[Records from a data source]
◇ ◇ ◇ ◇
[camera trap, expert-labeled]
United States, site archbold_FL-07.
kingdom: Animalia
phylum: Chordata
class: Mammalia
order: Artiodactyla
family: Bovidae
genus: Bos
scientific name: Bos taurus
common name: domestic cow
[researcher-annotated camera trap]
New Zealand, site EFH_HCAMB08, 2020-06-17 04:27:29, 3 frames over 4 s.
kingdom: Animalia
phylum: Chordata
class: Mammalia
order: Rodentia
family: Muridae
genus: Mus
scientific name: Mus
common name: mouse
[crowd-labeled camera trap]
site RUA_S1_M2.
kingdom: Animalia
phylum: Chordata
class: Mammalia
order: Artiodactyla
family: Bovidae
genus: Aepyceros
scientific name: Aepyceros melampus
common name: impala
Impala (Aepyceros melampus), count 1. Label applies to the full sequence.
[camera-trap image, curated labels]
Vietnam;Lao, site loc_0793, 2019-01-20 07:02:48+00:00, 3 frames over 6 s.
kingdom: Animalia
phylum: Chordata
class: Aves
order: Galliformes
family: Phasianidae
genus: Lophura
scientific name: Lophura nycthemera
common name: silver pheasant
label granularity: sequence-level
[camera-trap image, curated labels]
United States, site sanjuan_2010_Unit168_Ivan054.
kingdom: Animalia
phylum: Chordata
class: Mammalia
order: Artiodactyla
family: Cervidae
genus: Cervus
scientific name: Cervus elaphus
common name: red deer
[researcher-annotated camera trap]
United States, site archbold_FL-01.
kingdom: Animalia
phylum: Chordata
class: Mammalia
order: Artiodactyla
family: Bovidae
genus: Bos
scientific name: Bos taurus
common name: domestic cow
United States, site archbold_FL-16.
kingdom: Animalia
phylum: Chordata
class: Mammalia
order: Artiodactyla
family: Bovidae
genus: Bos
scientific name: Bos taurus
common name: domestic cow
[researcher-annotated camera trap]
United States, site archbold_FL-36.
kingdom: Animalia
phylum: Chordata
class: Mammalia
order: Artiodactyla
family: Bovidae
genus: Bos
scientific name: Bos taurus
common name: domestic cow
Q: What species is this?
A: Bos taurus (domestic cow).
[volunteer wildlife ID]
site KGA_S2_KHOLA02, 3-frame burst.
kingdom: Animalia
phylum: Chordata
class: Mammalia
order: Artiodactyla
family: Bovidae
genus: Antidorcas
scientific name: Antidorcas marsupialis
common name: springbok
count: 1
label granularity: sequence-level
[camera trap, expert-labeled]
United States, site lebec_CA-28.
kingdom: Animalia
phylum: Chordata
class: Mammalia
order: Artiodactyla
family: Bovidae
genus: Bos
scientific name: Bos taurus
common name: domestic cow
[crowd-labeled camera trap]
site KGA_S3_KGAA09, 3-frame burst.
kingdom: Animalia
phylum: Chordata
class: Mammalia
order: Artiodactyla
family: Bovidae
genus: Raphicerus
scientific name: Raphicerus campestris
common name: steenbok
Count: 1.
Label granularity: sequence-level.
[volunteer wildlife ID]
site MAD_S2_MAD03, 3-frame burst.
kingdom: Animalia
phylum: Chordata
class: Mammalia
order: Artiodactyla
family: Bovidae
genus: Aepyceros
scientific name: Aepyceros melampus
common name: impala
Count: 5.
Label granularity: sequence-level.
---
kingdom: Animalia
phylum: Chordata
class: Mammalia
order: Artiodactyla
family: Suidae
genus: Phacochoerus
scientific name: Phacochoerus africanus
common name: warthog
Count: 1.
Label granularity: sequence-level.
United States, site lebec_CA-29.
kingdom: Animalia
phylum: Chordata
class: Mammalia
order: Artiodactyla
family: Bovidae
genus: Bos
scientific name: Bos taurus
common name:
◇ ◇ ◇ ◇
— WORK ORDER —
Set down each line of the data precisely as it appears above.

— RESULT OF THE EXERCISE —
[camera trap, expert-labeled]
United States, site archbold_FL-07.
kingdom: Animalia
phylum: Chordata
class: Mammalia
order: Artiodactyla
family: Bovidae
genus: Bos
scientific name: Bos taurus
common name: domestic cow
[researcher-annotated camera trap]
New Zealand, site EFH_HCAMB08, 2020-06-17 04:27:29, 3 frames over 4 s.
kingdom: Animalia
phylum: Chordata
class: Mammalia
order: Rodentia
family: Muridae
genus: Mus
scientific name: Mus
common name: mouse
[crowd-labeled camera trap]
site RUA_S1_M2.
kingdom: Animalia
phylum: Chordata
class: Mammalia
order: Artiodactyla
family: Bovidae
genus: Aepyceros
scientific name: Aepyceros melampus
common name: impala
Impala (Aepyceros melampus), count 1. Label applies to the full sequence.
[camera-trap image, curated labels]
Vietnam;Lao, site loc_0793, 2019-01-20 07:02:48+00:00, 3 frames over 6 s.
kingdom: Animalia
phylum: Chordata
class: Aves
order: Galliformes
family: Phasianidae
genus: Lophura
scientific name: Lophura nycthemera
common name: silver pheasant
label granularity: sequence-level
[camera-trap image, curated labels]
United States, site sanjuan_2010_Unit168_Ivan054.
kingdom: Animalia
phylum: Chordata
class: Mammalia
order: Artiodactyla
family: Cervidae
genus: Cervus
scientific name: Cervus elaphus
common name: red deer
[researcher-annotated camera trap]
United States, site archbold_FL-01.
kingdom: Animalia
phylum: Chordata
class: Mammalia
order: Artiodactyla
family: Bovidae
genus: Bos
scientific name: Bos taurus
common name: domestic cow
United States, site archbold_FL-16.
kingdom: Animalia
phylum: Chordata
class: Mammalia
order: Artiodactyla
family: Bovidae
genus: Bos
scientific name: Bos taurus
common name: domestic cow
[researcher-annotated camera trap]
United States, site archbold_FL-36.
kingdom: Animalia
phylum: Chordata
class: Mammalia
order: Artiodactyla
family: Bovidae
genus: Bos
scientific name: Bos taurus
common name: domestic cow
Q: What species is this?
A: Bos taurus (domestic cow).
[volunteer wildlife ID]
site KGA_S2_KHOLA02, 3-frame burst.
kingdom: Animalia
phylum: Chordata
class: Mammalia
order: Artiodactyla
family: Bovidae
genus: Antidorcas
scientific name: Antidorcas marsupialis
common name: springbok
count: 1
label granularity: sequence-level
[camera trap, expert-labeled]
United States, site lebec_CA-28.
kingdom: Animalia
phylum: Chordata
class: Mammalia
order: Artiodactyla
family: Bovidae
genus: Bos
scientific name: Bos taurus
common name: domestic cow
[crowd-labeled camera trap]
site KGA_S3_KGAA09, 3-frame burst.
kingdom: Animalia
phylum: Chordata
class: Mammalia
order: Artiodactyla
family: Bovidae
genus: Raphicerus
scientific name: Raphicerus campestris
common name: steenbok
Count: 1.
Label granularity: sequence-level.
[volunteer wildlife ID]
site MAD_S2_MAD03, 3-frame burst.
kingdom: Animalia
phylum: Chordata
class: Mammalia
order: Artiodactyla
family: Bovidae
genus: Aepyceros
scientific name: Aepyceros melampus
common name: impala
Count: 5.
Label granularity: sequence-level.
---
kingdom: Animalia
phylum: Chordata
class: Mammalia
order: Artiodactyla
family: Suidae
genus: Phacochoerus
scientific name: Phacochoerus africanus
common name: warthog
Count: 1.
Label granularity: sequence-level.
United States, site lebec_CA-29.
kingdom: Animalia
phylum: Chordata
class: Mammalia
order: Artiodactyla
family: Bovidae
genus: Bos
scientific name: Bos taurus
common name:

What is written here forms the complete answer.